What is expected: Tally the lines in the data below that contain the string "green", with case counting. Reply with the number alone.
=== Input for this task ===
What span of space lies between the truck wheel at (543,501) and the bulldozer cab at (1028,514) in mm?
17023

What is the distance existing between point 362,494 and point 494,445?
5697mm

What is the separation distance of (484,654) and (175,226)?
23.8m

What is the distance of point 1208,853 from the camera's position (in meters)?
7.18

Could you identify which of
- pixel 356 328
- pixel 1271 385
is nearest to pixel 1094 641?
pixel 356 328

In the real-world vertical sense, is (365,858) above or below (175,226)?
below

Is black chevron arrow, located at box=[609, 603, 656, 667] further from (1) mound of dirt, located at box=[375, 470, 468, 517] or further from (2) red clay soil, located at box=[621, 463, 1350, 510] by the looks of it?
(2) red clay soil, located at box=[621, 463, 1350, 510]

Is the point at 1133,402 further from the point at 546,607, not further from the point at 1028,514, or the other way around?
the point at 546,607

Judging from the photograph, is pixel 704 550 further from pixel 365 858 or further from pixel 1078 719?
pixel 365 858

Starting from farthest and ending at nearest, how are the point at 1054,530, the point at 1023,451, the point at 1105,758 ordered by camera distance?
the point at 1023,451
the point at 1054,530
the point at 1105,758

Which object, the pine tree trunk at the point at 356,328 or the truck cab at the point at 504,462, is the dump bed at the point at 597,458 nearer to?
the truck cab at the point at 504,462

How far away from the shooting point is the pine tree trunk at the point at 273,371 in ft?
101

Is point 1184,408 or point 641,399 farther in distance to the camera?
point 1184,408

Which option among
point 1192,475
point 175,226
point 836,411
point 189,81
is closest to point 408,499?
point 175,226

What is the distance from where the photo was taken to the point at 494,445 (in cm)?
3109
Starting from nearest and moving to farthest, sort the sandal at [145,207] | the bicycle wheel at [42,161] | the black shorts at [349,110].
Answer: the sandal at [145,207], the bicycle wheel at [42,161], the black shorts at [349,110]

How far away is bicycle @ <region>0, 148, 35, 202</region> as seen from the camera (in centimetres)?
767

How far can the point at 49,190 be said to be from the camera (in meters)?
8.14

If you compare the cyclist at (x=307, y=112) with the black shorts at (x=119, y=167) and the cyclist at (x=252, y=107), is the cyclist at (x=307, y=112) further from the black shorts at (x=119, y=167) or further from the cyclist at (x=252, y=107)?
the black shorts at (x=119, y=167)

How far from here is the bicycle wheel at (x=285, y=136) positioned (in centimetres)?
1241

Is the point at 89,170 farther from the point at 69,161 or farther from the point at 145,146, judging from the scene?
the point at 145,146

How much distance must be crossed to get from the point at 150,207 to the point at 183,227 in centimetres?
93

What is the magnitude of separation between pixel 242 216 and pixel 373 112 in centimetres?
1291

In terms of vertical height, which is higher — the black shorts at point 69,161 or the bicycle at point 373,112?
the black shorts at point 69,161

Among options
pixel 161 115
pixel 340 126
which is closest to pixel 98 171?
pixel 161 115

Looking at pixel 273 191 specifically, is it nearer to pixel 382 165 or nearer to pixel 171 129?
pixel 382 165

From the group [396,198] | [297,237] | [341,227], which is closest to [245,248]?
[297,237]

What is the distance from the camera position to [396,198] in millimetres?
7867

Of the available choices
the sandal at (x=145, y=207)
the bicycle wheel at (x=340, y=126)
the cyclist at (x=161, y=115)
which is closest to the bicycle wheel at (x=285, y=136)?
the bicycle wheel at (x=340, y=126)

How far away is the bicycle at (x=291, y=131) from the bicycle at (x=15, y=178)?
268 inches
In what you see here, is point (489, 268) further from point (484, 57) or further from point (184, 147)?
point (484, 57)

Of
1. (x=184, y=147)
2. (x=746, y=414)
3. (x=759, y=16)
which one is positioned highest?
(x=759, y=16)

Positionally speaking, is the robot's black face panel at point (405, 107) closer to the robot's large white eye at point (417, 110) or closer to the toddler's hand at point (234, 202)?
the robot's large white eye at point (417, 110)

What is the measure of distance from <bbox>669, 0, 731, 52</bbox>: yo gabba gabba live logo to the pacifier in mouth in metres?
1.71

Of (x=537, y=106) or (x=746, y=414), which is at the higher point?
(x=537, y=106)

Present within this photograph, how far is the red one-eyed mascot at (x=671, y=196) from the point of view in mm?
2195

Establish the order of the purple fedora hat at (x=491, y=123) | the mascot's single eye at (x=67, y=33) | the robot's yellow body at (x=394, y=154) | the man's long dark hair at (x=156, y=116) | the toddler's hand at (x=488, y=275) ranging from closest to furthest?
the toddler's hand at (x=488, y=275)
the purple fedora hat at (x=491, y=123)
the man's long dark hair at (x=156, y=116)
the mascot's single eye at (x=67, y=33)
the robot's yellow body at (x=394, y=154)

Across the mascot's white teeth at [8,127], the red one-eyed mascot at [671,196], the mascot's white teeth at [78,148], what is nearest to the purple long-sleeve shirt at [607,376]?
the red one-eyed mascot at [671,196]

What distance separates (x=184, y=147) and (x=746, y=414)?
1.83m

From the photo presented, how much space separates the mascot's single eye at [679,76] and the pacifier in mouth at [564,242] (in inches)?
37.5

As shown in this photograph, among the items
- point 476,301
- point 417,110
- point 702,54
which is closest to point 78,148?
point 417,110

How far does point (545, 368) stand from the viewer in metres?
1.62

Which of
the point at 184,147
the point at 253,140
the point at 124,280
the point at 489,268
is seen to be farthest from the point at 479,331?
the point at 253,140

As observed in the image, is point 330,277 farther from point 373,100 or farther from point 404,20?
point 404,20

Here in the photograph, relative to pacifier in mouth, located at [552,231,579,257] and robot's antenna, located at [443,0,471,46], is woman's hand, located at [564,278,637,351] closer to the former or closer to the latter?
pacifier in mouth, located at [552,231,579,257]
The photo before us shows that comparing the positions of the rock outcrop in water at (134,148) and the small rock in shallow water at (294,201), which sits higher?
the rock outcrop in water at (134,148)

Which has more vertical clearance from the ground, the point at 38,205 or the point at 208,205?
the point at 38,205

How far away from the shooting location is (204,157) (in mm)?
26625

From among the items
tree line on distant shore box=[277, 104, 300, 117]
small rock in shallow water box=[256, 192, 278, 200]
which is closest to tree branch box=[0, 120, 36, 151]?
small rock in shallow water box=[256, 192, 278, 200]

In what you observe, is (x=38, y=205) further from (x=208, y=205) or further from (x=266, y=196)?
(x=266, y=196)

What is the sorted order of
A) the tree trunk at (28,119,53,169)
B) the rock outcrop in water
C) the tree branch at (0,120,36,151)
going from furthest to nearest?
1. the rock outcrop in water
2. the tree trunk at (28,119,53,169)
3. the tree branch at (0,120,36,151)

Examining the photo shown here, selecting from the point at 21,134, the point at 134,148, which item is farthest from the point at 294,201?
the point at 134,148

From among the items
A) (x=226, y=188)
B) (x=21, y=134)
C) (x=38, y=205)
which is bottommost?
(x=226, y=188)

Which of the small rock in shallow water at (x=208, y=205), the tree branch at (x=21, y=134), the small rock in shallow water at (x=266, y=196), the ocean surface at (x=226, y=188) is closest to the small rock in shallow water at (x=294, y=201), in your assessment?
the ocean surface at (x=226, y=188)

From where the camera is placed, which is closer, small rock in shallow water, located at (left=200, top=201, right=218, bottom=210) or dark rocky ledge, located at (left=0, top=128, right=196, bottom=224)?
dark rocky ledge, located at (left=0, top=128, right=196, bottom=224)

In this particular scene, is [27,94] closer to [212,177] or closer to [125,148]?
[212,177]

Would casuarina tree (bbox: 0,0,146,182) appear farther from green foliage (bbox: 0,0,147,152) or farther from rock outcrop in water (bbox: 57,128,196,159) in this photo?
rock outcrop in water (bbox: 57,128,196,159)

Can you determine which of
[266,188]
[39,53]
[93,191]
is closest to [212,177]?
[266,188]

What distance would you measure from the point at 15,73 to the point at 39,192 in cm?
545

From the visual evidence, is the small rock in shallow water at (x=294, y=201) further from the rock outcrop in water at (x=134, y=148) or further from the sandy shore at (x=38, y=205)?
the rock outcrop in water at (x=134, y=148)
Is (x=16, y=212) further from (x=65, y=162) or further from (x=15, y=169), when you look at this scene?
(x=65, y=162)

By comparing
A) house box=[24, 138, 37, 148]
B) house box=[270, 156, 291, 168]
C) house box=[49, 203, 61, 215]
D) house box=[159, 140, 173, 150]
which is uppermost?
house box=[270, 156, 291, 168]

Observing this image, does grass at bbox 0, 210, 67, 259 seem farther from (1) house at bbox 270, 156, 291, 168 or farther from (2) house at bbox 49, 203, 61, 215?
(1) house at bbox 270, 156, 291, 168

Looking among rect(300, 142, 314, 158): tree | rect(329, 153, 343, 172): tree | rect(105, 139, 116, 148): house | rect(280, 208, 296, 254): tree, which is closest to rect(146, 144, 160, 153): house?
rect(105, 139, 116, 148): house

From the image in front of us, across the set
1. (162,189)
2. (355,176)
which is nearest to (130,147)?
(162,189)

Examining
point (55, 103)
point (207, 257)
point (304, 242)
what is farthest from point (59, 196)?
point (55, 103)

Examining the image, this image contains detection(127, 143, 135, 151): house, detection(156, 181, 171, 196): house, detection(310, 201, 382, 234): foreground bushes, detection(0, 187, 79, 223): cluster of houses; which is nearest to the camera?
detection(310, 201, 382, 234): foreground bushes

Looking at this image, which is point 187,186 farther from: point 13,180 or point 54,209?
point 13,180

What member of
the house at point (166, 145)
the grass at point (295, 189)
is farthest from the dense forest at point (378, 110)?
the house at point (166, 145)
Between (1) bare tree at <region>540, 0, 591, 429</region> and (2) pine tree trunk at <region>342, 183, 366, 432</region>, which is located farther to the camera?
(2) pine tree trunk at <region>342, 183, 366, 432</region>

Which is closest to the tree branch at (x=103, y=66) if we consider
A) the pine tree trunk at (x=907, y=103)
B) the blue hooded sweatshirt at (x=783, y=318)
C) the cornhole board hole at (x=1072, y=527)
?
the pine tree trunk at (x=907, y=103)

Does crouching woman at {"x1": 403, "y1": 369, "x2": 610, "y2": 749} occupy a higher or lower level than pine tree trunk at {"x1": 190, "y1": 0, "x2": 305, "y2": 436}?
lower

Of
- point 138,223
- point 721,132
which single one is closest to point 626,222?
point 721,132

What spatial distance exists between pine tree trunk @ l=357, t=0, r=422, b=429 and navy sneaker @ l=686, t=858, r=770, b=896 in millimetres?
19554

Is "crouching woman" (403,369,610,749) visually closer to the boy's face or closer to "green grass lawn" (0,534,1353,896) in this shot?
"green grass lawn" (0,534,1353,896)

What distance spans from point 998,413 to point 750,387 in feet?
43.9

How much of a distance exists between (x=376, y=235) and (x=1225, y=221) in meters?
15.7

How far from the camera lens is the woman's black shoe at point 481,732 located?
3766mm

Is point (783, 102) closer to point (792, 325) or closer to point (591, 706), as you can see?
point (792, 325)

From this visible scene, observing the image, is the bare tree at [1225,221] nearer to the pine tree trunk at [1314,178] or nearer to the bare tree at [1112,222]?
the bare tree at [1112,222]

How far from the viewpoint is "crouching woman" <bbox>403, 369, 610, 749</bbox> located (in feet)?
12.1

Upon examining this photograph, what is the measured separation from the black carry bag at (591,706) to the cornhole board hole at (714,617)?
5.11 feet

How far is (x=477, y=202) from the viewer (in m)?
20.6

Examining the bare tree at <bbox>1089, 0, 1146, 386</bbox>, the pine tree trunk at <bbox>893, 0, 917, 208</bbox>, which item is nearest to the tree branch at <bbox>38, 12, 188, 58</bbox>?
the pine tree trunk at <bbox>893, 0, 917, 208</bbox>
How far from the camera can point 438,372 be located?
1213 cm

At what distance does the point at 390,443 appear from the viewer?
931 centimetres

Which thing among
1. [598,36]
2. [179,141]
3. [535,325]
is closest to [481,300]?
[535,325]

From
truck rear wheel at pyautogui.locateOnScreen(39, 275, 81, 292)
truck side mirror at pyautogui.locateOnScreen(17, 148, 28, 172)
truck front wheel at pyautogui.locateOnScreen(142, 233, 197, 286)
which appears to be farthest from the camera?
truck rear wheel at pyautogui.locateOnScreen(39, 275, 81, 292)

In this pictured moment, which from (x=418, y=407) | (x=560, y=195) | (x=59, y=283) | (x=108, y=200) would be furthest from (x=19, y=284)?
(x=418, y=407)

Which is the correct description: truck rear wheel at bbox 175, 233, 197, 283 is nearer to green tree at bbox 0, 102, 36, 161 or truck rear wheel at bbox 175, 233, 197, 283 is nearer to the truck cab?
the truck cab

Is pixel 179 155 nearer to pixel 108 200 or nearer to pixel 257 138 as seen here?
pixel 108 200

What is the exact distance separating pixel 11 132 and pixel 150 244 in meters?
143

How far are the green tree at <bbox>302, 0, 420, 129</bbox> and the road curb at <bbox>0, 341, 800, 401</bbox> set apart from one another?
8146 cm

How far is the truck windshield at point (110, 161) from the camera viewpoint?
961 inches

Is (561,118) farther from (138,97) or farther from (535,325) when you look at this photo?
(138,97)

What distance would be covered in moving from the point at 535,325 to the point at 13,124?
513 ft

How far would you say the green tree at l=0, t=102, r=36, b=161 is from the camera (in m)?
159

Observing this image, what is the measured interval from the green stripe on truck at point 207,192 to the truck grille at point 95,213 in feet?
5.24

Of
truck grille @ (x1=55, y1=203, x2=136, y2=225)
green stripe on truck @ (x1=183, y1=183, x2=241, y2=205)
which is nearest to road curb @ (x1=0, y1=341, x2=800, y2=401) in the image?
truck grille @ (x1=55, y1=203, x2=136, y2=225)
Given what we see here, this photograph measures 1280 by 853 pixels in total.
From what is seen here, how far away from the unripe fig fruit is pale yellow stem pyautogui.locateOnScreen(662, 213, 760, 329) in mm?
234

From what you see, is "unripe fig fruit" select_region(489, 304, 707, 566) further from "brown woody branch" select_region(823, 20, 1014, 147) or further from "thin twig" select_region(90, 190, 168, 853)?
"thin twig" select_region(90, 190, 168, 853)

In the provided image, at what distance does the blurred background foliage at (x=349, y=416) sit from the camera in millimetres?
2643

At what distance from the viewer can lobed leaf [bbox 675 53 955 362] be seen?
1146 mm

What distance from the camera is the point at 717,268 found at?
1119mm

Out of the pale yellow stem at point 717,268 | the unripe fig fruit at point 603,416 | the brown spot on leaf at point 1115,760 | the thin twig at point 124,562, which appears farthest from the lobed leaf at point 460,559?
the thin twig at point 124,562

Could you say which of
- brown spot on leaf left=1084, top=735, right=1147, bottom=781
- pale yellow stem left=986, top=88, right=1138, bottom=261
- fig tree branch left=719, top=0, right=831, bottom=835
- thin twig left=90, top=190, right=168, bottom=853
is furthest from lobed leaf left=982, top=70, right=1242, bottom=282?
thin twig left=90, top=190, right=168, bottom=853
===
Reply to the task: 8